## Given text
• • • •

The past two years have also seen a radicalisation of the conservative parties themselves. This radicalised conservatism, a phenomenon described by the Austrian political scientist Natascha Strobl, entails conservative parties adopting rhetoric and strategies of the radical right.

In the Swedish case, the conservative parties’ adaptation to the agenda of the radical right wasn’t successful: as already mentioned, all of them lost electoral support in this election, probably because the voters, now even more convinced of the xenophobic narrative of the Sweden Democrats (it is ‘us’ vs ‘them’, society is on the verge of collapsing into chaos, all social problems are caused by immigration, etc) preferred to vote for the original.

The conservative parties lost voters to the Sweden Democrats, and, at the same time, many previous centre-right voters, who were appalled by the prospects of giving power and influence to the Sweden Democrats, opted for the Social Democrats, explaining in part the Social Democratic wins in the big cities.

• • • •

## Given data

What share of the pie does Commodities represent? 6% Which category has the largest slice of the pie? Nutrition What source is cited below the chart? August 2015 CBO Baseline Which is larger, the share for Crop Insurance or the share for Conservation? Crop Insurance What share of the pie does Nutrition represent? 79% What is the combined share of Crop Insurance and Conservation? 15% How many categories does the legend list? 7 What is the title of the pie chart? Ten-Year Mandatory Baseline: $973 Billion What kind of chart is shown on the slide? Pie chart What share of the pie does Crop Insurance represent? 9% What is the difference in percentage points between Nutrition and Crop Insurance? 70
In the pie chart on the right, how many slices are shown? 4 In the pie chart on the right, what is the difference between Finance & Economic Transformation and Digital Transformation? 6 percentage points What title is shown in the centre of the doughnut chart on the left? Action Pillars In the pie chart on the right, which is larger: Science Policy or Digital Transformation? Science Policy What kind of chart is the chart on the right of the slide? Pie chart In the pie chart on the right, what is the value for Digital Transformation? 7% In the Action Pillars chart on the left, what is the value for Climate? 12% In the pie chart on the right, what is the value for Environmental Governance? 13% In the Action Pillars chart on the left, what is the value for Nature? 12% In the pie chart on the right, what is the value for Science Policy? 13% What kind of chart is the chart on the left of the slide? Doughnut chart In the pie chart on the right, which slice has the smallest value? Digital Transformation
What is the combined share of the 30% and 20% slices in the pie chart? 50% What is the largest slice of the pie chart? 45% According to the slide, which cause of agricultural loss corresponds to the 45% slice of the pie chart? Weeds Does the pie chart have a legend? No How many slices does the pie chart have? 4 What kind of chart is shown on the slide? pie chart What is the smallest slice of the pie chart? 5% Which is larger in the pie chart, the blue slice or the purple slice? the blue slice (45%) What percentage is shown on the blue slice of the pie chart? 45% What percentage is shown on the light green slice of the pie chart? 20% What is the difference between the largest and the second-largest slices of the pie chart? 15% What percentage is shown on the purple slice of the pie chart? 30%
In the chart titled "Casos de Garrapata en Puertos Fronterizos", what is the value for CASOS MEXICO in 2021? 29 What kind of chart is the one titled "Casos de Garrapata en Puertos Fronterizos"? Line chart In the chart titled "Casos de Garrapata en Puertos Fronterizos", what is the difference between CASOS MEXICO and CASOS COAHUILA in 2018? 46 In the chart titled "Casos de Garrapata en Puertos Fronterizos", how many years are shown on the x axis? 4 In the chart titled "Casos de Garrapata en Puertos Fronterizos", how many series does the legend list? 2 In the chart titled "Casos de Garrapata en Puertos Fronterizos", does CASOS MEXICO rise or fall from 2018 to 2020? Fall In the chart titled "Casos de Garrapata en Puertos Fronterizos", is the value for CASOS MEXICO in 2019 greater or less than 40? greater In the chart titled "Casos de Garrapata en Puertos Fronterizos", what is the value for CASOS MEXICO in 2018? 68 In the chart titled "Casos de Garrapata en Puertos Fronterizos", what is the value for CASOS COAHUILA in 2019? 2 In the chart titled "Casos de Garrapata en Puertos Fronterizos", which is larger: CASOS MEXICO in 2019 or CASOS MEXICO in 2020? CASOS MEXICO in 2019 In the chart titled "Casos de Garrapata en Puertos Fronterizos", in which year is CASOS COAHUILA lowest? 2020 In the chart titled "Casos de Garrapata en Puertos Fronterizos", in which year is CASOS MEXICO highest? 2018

• • • •

List every claim that the passage on Swedish conservative parties gives in parentheses as part of the Sweden Democrats' xenophobic narrative. The material plays no part in what follows.

- It is "us" vs "them"
- Society is on the verge of collapsing into chaos
- All social problems are caused by immigration